Thank you so much Choosejoy. I actually made an appointment and going to see psychiatrist on 3/30. That day can’t come fast enough! I’m happy to hear you are getting back on track!!!
For awhile now my anxiety is getting out of control. I can't eat,sleep,or go to work. I text some people and they text back,you'll be fine,your a strong woman,ect,ect.... They have no clue,I hate being by myself,just in case something happens,but at the same time to anxious to have someone come over,I feel like I'm losing my mind,can't shut it off, I feel so all alone and at times.even tho I'm afraid to die,it would be easier than how I'm living now,cuz I'm not!!!!! Take anti anxiety pills,and anti depressant,so scared,don't know what to do. I'm a RN,and have 3 adult children,I can't let them know how bad I am,my girl is in her last year of college,she lost her dad approximately 1 1/2 years ago. She is doing awesome,and is going on to PA School. I believe she has it all together and I should. She is awesome,and right now in Africa taking care of underprivileged people,she loves doing that,I think that's what she wants to do when she gets out of PA SCHOOL. I'm so very proud of her,that was my whole life,my kids and all there friends,my house was the house every one went to,I miss that so much!!!!! They are all grown up now and have there own life,you think I'd be happy,and I am in away,but I don't know how or if I can have a life of my own. My fiancee,walked out on me 4 months ago,while I was at work no note,no call,no text,came home to a empty house,can't keep calling into work,cuz I'll lose my job,stress has manifested into physical things,I'm desperate,please someone respond,don't know what to do
Thanks for responding,I do appreciate it,I've had this for most of my life,but not getting on any meds until 1999,when my mom died of CA,I have a lot of guilt lost my dad 9 years prior,so I was 29,and 38 when I lost them,sisters are much older,baby of the family,even tho I'm 56 now,All my sisters don't have this problem,so they don't quite get it
Dealing with death is very difficult, my mother passed away 4 years ago. It’s hard when people around you don’t understand how difficult it is living with this. Stay strong and know that you are no alone.
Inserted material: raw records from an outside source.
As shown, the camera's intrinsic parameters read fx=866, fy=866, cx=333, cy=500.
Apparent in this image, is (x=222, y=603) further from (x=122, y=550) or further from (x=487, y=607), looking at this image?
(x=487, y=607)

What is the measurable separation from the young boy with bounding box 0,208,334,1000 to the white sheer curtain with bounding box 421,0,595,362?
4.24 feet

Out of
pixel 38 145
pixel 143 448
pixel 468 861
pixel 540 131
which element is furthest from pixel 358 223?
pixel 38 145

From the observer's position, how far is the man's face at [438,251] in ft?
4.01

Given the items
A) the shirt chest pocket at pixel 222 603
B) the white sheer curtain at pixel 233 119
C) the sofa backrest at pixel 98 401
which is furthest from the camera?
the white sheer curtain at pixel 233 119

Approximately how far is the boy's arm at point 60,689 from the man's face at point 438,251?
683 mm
I'm sorry. Your have been hit hard. No wonder you are struggling. If you can, call a counselor and make an appointment. You have a lot going on. It would be good to have a professional help you sort it out. Many of us have been where you are. None of us figure it out on our own.
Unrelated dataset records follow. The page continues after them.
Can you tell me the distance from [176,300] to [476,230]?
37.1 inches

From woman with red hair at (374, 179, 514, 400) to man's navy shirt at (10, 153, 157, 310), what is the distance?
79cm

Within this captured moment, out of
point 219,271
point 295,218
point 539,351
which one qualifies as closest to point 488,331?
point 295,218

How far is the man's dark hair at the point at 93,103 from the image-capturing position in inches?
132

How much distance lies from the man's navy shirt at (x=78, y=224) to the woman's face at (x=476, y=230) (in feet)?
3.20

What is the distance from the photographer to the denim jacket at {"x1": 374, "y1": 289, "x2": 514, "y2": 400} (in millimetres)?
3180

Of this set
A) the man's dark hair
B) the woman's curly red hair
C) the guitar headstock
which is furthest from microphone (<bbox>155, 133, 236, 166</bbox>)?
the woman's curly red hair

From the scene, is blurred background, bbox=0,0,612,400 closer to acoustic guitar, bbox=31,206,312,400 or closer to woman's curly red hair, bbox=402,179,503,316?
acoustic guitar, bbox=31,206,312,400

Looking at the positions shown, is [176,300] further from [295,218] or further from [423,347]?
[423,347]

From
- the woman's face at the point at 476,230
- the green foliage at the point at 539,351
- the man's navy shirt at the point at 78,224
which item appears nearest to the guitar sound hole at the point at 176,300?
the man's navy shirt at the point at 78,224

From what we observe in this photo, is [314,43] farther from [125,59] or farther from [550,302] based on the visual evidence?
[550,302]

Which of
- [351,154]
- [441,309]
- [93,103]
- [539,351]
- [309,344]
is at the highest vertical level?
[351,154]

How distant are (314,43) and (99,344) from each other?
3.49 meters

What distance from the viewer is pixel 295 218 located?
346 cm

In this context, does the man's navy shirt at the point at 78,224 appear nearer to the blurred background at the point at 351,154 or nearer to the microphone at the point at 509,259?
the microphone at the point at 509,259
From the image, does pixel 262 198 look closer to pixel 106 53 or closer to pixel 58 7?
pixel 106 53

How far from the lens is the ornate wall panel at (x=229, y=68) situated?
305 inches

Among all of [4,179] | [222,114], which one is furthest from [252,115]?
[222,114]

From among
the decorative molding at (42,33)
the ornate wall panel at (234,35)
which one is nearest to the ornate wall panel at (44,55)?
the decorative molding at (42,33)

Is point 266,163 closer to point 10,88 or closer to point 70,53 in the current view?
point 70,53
I am really glad to hear that you are seeing someone. And yes that's what this is all about. I am thankful for the help I get here. Sharing (venting) is very helpful for me. I am watching, Silver Linings Playbook. So good!
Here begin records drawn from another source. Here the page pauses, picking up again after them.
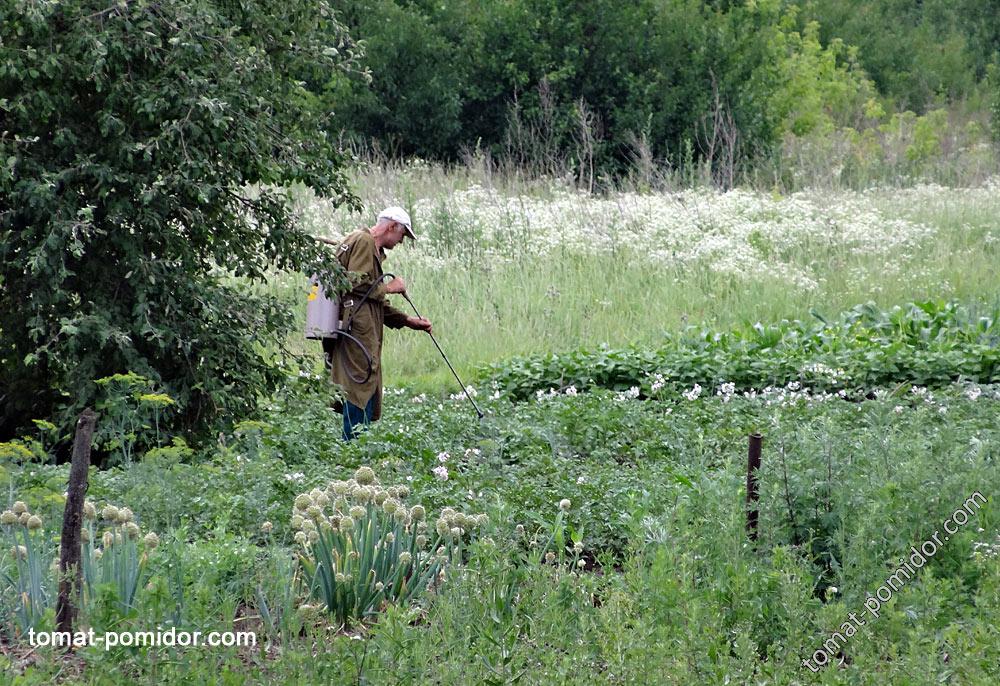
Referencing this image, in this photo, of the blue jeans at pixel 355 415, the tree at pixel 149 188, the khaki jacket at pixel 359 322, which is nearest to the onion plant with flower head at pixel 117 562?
the tree at pixel 149 188

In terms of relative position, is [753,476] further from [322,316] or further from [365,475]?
[322,316]

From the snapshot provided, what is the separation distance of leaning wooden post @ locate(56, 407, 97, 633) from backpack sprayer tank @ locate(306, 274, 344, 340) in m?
4.25

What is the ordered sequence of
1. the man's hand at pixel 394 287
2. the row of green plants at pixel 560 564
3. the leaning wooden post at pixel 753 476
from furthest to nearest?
the man's hand at pixel 394 287 < the leaning wooden post at pixel 753 476 < the row of green plants at pixel 560 564

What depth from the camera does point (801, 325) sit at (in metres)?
11.3

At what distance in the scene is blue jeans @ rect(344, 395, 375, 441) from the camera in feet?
27.4

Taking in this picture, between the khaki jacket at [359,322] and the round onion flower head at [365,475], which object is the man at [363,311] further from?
the round onion flower head at [365,475]

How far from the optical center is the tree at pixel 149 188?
6941mm

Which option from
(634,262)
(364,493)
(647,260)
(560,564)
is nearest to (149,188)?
(364,493)

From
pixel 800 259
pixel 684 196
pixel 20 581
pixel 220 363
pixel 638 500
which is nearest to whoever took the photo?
pixel 20 581

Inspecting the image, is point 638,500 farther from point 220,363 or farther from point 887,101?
point 887,101

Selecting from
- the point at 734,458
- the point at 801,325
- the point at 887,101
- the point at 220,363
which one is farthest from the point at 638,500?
the point at 887,101

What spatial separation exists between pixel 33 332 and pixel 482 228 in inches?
322

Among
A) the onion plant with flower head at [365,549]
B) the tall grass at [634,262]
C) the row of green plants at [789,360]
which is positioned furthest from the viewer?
the tall grass at [634,262]

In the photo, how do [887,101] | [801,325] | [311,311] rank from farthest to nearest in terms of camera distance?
1. [887,101]
2. [801,325]
3. [311,311]
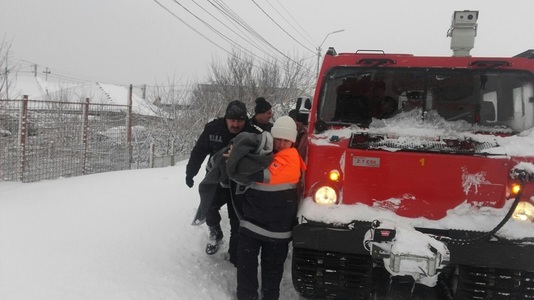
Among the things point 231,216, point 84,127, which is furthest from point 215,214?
point 84,127

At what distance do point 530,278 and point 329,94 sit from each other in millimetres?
2279

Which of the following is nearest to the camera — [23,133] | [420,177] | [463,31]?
[420,177]

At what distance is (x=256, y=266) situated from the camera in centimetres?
350

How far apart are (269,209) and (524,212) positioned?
193 cm

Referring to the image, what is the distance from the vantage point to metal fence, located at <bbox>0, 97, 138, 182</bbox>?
28.4 ft

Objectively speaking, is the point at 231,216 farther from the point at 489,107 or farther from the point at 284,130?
the point at 489,107

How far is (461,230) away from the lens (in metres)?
3.08

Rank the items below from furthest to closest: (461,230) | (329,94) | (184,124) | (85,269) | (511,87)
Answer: (184,124), (329,94), (511,87), (85,269), (461,230)

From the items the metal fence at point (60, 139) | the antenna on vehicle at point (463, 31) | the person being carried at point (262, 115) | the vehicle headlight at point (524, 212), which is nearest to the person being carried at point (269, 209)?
the person being carried at point (262, 115)

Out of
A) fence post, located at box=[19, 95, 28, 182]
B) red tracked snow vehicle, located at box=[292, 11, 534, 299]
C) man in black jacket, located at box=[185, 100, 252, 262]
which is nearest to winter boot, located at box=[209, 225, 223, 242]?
man in black jacket, located at box=[185, 100, 252, 262]

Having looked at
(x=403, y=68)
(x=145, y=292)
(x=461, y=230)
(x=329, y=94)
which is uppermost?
(x=403, y=68)

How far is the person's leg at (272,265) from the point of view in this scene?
3531 mm

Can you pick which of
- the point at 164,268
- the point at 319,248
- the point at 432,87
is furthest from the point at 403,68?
the point at 164,268

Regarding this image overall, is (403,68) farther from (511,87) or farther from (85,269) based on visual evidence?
(85,269)
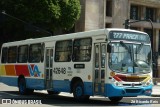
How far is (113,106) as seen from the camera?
54.7ft

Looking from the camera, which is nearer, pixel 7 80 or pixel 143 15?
pixel 7 80

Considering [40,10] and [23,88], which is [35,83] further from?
[40,10]

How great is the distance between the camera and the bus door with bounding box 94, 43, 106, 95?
1722cm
Hello, do the deep breathing and meditation and takes a little bit of work to get it right but with practice you will do it with no problem, and go on YouTube and type in Vagus nerve and you will get a lot of information to help you God bless you 💜
Oh my goodness I'm so sad to hear this! Try to take slow breaths in through your nose & out through your mouth. Also try to think of things that make or made you happy! I'm here for you & care deeply! XXX
Don’t be too hard on yourself. When traumatic events happen to me, I automatically panic too. It’s because of sleep deprivation anxiety and depression. If I didn’t have these possibly I could handle things better. Even on a good day that kind of news is hard to accept.
I am so sorry about your family member. I know how stressful it can be my mom is 90 and slowing declining and it has exacerbated my panic attacks/health anxiety. I have to the ER several times over the past two months. I can't seem to sleep or relax and I feel foolish. I started meditaction and therapy last week. I just wanted to say you're not alone in this struggle and I wish you well.